Beach in Western Australia

Mauds Landing is a historic beach located approximately 3 km north of Coral Bay, Western Australia. The site was initially intended as a port for wool and livestock transportation. Presently, it stands as a vital nesting site for Green and Loggerhead turtles, with remnants of its past still evident along the coastline.

== Description ==
Mauds Landing, initially a historical settlement site, is a beach located within Coral Bay, Western Australia. The beach spans approximately 8.5 km, starting from the point of the bay and curving gently northeastward before concluding near Oyster Bridge, where a 200 m beachrock reef marks its end. The shoreline predominantly faces north to north-east and is sheltered by an offshore reef, resulting in generally calm, reflective conditions along most of its stretch, with wave heights typically averaging under 0.5 m.

== History ==
Mauds Landing was established as a town site reserve in 1896 after the arrival of the schooner Maud, whose captain identified the area. A substantial jetty, extending 450 m into the sea with a 30 m and 6 m T-head (a pier with a perpendicular extension forming a T shape), was constructed along with more infrastructure including a tramway, a well, and a woolshed. The port served as a pivotal shipping point for wool, sheep, and cattle until the late 1940s. However, shipping activities ceased in 1947, leading to the dismantling of the jetty and subsequent relocation of the structure by the Northwest Whaling Company to Norwegian Bay, 85 kilometers north of its original location.

From 1968 onwards, a competing settlement emerged southwards at Bills Bay, featuring a hotel, caravan park, and service station, eventually developing into the present-day Coral Bay.
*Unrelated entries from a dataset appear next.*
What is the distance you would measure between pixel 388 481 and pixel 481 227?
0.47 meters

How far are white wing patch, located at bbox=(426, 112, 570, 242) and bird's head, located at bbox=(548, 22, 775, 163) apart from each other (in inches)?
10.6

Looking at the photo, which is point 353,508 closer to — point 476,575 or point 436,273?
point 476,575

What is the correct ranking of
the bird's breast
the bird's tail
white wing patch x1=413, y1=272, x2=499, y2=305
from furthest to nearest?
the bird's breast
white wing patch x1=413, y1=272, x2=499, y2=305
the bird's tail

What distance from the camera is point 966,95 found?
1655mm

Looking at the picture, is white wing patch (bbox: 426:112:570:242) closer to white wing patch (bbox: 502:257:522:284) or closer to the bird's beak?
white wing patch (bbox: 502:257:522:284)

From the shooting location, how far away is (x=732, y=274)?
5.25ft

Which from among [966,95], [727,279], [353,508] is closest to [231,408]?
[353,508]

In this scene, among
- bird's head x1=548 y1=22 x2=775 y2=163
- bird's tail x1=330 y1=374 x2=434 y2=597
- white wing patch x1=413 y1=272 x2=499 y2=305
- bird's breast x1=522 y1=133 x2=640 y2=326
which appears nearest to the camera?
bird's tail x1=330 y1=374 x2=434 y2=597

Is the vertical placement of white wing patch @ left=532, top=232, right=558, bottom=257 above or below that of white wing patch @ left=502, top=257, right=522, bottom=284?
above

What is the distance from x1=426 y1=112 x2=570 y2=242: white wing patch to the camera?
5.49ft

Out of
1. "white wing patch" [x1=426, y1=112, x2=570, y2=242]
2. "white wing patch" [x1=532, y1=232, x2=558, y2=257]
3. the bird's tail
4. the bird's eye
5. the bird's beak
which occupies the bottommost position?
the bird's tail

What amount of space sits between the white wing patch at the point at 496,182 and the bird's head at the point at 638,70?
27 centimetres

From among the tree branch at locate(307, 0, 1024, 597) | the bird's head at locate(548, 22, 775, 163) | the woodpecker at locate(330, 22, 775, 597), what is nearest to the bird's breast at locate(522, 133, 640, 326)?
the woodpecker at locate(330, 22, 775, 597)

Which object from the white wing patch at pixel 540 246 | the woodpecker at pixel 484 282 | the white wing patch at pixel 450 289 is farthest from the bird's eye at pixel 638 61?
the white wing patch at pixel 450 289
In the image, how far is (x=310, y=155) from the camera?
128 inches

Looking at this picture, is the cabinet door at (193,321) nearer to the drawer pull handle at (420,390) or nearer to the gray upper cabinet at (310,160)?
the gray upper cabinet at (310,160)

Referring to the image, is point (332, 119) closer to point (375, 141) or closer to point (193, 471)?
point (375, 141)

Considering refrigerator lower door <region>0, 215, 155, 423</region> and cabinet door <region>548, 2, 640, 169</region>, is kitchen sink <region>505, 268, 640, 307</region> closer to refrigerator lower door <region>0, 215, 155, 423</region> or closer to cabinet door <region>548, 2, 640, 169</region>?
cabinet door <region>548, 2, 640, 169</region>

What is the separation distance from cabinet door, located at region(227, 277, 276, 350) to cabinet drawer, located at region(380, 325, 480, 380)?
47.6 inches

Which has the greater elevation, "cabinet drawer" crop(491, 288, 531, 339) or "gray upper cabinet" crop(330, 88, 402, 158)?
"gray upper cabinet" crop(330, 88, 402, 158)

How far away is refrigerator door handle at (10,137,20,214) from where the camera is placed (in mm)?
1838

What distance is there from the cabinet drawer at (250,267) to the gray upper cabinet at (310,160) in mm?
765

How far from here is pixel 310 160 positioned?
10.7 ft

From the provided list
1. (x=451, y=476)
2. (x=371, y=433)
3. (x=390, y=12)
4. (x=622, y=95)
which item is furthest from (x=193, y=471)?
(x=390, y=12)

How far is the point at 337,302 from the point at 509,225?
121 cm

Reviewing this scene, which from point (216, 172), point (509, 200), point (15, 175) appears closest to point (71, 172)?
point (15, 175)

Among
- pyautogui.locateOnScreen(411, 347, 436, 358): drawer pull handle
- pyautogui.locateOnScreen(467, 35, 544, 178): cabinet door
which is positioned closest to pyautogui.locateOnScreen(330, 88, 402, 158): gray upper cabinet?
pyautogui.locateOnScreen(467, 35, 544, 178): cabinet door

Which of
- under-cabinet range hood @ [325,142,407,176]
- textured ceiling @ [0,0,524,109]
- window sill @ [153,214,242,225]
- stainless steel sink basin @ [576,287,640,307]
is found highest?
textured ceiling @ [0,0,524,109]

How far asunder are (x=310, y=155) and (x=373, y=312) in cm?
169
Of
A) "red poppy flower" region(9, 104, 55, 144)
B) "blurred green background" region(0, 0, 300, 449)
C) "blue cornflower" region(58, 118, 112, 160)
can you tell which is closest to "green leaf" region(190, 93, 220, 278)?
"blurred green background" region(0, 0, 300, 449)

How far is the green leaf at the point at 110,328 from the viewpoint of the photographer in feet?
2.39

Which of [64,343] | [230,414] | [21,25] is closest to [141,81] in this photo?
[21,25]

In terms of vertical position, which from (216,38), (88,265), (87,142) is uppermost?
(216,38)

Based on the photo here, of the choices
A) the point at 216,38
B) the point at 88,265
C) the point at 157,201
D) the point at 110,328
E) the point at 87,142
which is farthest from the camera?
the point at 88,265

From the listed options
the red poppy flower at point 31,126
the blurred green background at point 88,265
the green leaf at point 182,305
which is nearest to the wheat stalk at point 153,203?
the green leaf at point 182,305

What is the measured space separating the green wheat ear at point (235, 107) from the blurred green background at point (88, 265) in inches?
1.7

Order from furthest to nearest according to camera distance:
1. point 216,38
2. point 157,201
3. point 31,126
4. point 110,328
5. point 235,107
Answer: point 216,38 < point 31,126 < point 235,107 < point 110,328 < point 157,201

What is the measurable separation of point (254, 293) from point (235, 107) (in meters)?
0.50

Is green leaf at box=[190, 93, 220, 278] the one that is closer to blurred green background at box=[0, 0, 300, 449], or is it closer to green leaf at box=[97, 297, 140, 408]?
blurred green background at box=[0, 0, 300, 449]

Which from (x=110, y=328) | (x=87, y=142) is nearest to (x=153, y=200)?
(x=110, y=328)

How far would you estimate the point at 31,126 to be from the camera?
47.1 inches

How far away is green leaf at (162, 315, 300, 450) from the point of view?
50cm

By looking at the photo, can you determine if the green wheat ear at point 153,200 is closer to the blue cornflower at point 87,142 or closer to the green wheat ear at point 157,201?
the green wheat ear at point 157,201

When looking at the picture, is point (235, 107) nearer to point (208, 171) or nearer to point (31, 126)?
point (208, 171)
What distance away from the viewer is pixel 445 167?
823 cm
Despite Mauds Landing's historical significance and multiple proposed developmental initiatives, including oil exploration, fish processing, and jetty construction, none materialized, and by 1969, new town site boundaries were established, incorporating parts of the original site into Cardabia Station's lease.

Remnants of Mauds Landing include weathered remains such as protruding jetty piles and remnants of the old wool shed.

== Environmental Significance ==
Presently, Mauds Landing serves as a crucial nesting ground for endangered Green and Loggerhead turtles. The beach remains a sacred area for many locals of Coral Bay due to its significance as a major turtle nesting site. Nesting season for turtles occurs between December and March, during which visitors are advised to maintain a minimum distance of 15 m from the turtles and refrain from using torches or flash photography near them. Besides turtle nesting, the area is renowned for excellent beach fishing, especially accessible to 4WD vehicles.